Голос, не отвечая на ее вопрос, без конца повторял одно и то же.

— Даже ты удерживаешь меня? Но разве не лучше умереть?

— Не делай этого. Он жив. Жив.

— Кто?

Последовало долгое молчание. Нарушаемое лишь неутомимым тиканьем часов.

— Кто жив?

Безмолвие продолжалось еще некоторое время, но вот наконец голос произнес дорогое ей имя:

— Кин... Кин-сан... Кин-сан.

— Правда? Если бы только это оказалось правдой...

Подперев щеку рукой, О-Рэн глубоко задумалась.

— Но если Кин-сан жив и не приходит, значит, он не хочет встречаться со мной?

— Придет. Обязательно придет.

— Придет? Когда?

— Завтра. Придет к Мирокудзи, чтобы встретиться с тобой. К Мирокудзи. Завтра вечером.

— К мосту Мирокудзи, да?

— К мосту Мирокудзи. Придет вечером. Обязательно придет.

Больше голос ничего не сказал.
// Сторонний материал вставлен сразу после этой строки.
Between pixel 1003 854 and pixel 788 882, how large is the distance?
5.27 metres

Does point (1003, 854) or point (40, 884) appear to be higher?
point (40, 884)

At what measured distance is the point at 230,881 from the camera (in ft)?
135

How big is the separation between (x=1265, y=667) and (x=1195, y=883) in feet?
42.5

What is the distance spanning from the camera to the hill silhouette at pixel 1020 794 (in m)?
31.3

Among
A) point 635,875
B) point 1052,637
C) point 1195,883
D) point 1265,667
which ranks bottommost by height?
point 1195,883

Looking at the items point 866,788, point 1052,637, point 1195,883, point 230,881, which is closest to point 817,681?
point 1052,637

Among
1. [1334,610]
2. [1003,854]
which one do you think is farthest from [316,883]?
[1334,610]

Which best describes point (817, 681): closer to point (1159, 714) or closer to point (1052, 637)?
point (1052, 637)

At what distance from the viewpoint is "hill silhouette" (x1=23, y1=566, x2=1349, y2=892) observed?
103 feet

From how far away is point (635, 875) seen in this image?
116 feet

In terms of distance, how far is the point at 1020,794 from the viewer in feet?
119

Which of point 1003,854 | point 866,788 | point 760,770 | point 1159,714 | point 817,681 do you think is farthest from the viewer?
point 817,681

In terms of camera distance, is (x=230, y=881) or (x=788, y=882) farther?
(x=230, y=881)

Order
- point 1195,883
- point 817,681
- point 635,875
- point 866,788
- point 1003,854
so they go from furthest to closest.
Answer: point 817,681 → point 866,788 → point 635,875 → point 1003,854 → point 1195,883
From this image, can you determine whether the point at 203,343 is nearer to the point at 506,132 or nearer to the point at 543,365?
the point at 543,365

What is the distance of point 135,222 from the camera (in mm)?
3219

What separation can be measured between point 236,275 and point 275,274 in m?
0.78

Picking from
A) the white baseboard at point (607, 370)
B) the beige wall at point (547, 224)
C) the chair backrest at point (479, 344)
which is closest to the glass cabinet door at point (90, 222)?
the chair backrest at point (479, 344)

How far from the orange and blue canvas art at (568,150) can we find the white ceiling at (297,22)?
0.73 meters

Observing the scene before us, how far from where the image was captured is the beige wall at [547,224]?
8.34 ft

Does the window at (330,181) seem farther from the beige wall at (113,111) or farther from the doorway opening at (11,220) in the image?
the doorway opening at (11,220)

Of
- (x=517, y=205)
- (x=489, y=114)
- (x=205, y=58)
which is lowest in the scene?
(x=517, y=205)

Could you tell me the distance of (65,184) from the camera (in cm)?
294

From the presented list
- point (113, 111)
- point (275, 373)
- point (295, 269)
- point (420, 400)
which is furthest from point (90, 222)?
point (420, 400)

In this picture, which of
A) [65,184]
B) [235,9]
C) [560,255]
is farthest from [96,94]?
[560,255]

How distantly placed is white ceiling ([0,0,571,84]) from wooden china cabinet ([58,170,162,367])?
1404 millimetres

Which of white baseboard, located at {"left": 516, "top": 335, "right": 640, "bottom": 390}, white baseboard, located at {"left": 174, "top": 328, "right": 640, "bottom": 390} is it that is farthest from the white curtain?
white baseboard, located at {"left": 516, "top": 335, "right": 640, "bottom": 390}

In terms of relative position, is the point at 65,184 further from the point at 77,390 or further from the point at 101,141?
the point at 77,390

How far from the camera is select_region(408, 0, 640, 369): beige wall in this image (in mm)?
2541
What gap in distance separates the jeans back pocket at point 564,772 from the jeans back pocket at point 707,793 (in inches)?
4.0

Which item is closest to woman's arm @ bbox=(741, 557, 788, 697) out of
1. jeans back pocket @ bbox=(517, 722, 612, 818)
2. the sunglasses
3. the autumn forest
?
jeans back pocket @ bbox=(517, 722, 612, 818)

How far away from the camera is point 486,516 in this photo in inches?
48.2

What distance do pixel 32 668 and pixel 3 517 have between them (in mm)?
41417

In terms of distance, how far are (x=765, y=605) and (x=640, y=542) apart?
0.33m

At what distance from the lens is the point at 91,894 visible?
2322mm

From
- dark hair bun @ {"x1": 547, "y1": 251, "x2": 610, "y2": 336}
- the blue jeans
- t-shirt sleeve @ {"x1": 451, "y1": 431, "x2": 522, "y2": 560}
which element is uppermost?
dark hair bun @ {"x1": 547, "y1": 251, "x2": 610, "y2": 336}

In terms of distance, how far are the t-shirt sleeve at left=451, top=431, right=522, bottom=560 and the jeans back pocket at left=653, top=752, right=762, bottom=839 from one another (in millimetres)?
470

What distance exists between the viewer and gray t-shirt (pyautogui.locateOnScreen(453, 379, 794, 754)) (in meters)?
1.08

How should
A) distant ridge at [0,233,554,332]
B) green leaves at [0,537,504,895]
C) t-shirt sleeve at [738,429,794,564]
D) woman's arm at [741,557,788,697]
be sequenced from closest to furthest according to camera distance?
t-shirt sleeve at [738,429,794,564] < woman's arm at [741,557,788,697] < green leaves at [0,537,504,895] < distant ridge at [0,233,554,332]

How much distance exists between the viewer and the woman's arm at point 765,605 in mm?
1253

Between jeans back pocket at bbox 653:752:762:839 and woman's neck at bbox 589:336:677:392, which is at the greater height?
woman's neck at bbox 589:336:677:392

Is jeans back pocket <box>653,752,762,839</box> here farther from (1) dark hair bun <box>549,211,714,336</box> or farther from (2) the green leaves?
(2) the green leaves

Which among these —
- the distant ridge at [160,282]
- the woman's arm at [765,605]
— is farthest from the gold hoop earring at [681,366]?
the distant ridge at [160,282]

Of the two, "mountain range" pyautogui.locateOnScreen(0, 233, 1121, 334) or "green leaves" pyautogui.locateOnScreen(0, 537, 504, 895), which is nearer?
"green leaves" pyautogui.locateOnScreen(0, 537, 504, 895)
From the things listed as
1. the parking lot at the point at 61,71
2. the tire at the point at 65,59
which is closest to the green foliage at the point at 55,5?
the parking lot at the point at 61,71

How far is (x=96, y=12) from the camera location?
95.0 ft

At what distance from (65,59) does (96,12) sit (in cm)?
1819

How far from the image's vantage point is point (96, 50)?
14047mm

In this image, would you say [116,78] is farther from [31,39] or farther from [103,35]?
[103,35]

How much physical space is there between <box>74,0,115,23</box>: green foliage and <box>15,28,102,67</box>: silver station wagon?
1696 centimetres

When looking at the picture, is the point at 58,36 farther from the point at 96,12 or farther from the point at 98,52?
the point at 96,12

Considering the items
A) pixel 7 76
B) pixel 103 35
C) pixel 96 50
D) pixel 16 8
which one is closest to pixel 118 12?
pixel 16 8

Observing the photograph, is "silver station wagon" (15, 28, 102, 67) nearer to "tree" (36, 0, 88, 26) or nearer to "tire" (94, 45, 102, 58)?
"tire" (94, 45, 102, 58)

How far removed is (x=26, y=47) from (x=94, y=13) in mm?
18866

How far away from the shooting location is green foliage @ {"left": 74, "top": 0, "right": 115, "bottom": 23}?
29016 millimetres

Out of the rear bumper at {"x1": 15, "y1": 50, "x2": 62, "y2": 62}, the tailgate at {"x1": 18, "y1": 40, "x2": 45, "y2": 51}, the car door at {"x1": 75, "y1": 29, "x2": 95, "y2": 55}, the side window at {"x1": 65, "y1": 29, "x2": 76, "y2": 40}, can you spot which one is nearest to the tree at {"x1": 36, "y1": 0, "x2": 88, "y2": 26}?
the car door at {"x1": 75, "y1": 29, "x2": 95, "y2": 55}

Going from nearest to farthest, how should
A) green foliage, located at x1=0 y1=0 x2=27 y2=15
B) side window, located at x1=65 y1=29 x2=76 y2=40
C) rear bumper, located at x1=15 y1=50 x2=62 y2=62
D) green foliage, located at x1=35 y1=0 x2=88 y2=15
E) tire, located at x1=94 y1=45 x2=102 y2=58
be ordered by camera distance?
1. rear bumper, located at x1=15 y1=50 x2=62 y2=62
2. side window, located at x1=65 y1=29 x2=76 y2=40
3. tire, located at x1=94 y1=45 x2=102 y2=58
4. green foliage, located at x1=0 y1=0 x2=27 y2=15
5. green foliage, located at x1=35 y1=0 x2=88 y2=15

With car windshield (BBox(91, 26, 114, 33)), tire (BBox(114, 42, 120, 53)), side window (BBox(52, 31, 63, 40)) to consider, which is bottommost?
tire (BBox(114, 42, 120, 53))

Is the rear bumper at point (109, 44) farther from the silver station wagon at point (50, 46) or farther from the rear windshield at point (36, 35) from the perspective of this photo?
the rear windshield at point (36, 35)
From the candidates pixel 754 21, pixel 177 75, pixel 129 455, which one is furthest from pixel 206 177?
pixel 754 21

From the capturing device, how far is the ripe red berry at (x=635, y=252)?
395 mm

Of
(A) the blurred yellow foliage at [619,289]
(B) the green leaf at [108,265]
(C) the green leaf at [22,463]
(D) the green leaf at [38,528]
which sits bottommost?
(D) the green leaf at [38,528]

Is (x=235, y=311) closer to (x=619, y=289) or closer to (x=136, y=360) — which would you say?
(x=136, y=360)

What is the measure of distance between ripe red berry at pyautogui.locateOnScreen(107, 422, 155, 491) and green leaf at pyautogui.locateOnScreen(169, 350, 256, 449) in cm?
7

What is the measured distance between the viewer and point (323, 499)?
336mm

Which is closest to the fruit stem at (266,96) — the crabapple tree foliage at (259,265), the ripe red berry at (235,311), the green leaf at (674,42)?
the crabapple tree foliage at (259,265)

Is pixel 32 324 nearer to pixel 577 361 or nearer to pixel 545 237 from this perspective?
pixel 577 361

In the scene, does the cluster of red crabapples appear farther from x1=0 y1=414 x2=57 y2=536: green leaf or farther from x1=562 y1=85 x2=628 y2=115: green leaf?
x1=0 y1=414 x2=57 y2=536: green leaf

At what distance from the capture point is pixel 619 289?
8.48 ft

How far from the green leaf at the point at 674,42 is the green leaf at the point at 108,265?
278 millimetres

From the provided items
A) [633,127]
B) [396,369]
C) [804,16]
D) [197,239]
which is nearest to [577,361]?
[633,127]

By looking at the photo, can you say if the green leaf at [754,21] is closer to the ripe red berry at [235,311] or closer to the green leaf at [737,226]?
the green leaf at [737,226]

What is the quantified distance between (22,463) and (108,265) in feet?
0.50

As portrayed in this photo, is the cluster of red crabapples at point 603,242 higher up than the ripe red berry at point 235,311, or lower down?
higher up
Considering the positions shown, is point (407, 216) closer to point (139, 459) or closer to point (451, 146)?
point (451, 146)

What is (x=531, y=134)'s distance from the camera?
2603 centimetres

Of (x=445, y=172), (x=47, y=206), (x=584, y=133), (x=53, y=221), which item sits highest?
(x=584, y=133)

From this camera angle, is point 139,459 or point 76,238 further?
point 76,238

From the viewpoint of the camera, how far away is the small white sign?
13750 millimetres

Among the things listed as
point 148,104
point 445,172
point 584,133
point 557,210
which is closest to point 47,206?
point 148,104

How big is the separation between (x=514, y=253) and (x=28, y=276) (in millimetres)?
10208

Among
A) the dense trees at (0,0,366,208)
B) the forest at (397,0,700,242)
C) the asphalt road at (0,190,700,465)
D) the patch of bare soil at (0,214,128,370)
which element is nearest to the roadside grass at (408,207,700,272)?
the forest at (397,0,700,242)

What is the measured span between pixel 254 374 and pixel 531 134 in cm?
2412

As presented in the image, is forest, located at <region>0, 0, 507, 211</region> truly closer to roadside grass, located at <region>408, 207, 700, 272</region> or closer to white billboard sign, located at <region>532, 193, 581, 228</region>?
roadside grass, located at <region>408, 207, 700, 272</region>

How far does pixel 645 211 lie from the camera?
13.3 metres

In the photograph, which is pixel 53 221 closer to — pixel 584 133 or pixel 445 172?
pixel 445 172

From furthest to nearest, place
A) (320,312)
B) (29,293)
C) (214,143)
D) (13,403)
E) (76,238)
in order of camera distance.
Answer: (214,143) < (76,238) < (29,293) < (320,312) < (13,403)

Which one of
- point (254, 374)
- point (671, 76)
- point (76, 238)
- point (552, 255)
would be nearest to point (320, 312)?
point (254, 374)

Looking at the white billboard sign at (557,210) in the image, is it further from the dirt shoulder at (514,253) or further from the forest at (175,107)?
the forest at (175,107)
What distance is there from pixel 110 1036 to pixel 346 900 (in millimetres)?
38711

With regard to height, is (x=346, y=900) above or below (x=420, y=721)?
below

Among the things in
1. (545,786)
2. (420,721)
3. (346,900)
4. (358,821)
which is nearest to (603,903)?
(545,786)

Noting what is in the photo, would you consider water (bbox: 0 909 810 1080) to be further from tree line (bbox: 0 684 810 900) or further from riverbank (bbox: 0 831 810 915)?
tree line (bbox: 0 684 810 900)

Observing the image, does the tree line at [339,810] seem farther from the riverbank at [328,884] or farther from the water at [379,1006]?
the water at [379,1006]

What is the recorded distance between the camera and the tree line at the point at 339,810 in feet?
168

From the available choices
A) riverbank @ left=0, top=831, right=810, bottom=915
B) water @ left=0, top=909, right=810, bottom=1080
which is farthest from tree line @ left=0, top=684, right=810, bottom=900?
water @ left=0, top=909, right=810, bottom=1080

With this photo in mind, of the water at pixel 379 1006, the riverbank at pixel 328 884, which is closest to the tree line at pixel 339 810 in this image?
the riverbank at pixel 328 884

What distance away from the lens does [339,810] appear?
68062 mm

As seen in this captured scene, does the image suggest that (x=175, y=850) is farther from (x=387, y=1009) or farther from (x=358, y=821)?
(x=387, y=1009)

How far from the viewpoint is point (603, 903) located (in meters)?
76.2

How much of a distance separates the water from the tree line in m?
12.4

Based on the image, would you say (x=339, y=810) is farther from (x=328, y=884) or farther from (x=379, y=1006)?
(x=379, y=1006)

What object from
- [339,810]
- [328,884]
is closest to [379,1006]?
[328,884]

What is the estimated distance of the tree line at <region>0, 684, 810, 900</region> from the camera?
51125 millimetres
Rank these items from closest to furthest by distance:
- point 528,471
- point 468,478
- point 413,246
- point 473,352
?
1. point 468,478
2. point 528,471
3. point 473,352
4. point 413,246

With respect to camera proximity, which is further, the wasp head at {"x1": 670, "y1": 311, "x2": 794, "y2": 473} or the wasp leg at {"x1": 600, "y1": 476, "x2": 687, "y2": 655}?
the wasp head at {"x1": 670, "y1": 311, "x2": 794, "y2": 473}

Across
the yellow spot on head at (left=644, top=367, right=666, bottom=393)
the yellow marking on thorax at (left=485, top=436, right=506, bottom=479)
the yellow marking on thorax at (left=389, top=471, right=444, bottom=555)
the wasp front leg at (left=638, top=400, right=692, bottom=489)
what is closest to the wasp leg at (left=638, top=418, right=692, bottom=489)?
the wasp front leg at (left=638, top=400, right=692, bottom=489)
О-Рэн в одном нижнем кимоно, не чувствуя предутреннего холода, долго еще сидела неподвижно.



16

На следующий день О-Рэн вышла из своей спальни на втором этаже лишь к вечеру. Она встала с постели в четыре часа и тщательнее, чем обычно, занялась косметикой. Потом, точно собираясь в театр, стала надевать свои лучшие кимоно — и верхнее и нижнее.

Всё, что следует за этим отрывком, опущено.